On Sat, 25 Feb 2012, Luca Barbato wrote:

After discussing with martin looks like the mpegts write_header isn't that compatible with my segmenting approach.

This may sound rude - sorry about that, no offense meant, but... If it isn't compatible - why not change your segmenting approach instead of changing the mpegts write_write header? The current mpegts muxer behaviour works just fine for me.

A long term solution would be split write_header from init_muxer (I'd slate that after 0.9 though) a short term solution might be just add the segmenting options in the muxer itself.

Since it should be quick but not the quickest and it is partially an hack, who's against this short term approach?

What sould this "short term hack" for segmenting support within the muxer be? The muxer already has everything you need, in the resend_headers option.


Also, I'm against the thing you suggest as a "long term solution", since I think this is the wrong approach.

The problem, as I see it, is that the approach taken by your segmenting muxer simply is wrong, or then I just don't understand it, since it makes things way more complicated than they need to be.

If you want to segment mpegts (for HLS), you should not call write_header/write_trailer. Each file in HLS is not a "individual" ts file, they're one single stream cut into pieces. The difference is small for mpegts, though, mostly philosophical.

The way I recommend doing it (the way I'm doing it in an external segmenter of mine) is opening one single muxer, initializing it once, and either closing/reopening the AVIOContext or using a custom AVIOContext that writes the data into separate files. When switching to a new segment file, you can set the resend_headers option to 1, to make the muxer write all the necessary headers when writing the next packet.

For what I've understood of your suggestion of splitting write_header into init+write_header, the write_header part would (for mpegts) be exactly the same as what setting the resend_headers option does today. Therefore, I don't understand why we would need to introduce this concept on the general lavf level (in the longer term) as a separate function, since I off-hand don't see a single muxer/format where it fits in.

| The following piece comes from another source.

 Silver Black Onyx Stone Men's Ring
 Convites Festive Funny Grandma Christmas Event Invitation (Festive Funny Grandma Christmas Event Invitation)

In mpegts, the "headers" are written periodically within a stream anyway. Calling write_header (even a splitted version of the function which doesn't do init) for me is analoguous to starting a new individual stream separate from the previous one. Setting the resend_headers option just triggers the periodical "header" writing immediately but still considering it the same stream as before. That's the way I view it.


For other formats, such as ismv in smooth streaming, things are way
different. There, you can either write all the fragments into one single ismv file (which needs serverside support for serving as fragments), or you can write the fragments into individual files for serving by a plain normal web server. There, the segmentation/fragmentation process is like this: - First you write the header of the file (ftyp+moov) by calling write_header - if writing data to one single ismv file, you write it there, but if you write individual fragment files, this data should not be written into any fragment at all. - Then you write packets for the next fragment - these are buffered within the muxer - When you want to cut to a new fragment, you call av_write_frame(ctx, NULL), to flush the buffered packets. This outputs one moof+mdat atom pair, which you write into the fragment file. (For one big ismv file, just write it to the file.) - Repeat the last two steps for each fragment, writing into a new fragment file each time. - When you're finished, you call write_trailer. This writes mfra atoms for the end of the stream - this shouldn't be written to any fragment file either, but should be written to the ismv file.

In this case, you woulnd't be using write_header at all while writing the packets and fragments. The fragment files are just small subsets of the full ismv file, excluding the header (ftyp+moov) and trailer (mfra) of the file.


Hypothetically, if you want to do a segmenting muxer which produces a playlist of let's say wav files, you need to do the full write_header + write_trailer for each file, to produce normal wav files that are playable on their own.


Thus, my point is that segmenting data into separate files is a very format specific process. Trying to generalize it is fine and admirable, but please don't change the mpegts muxer to try to fit a different process, when there are enough provisions for doing it just right in the current state.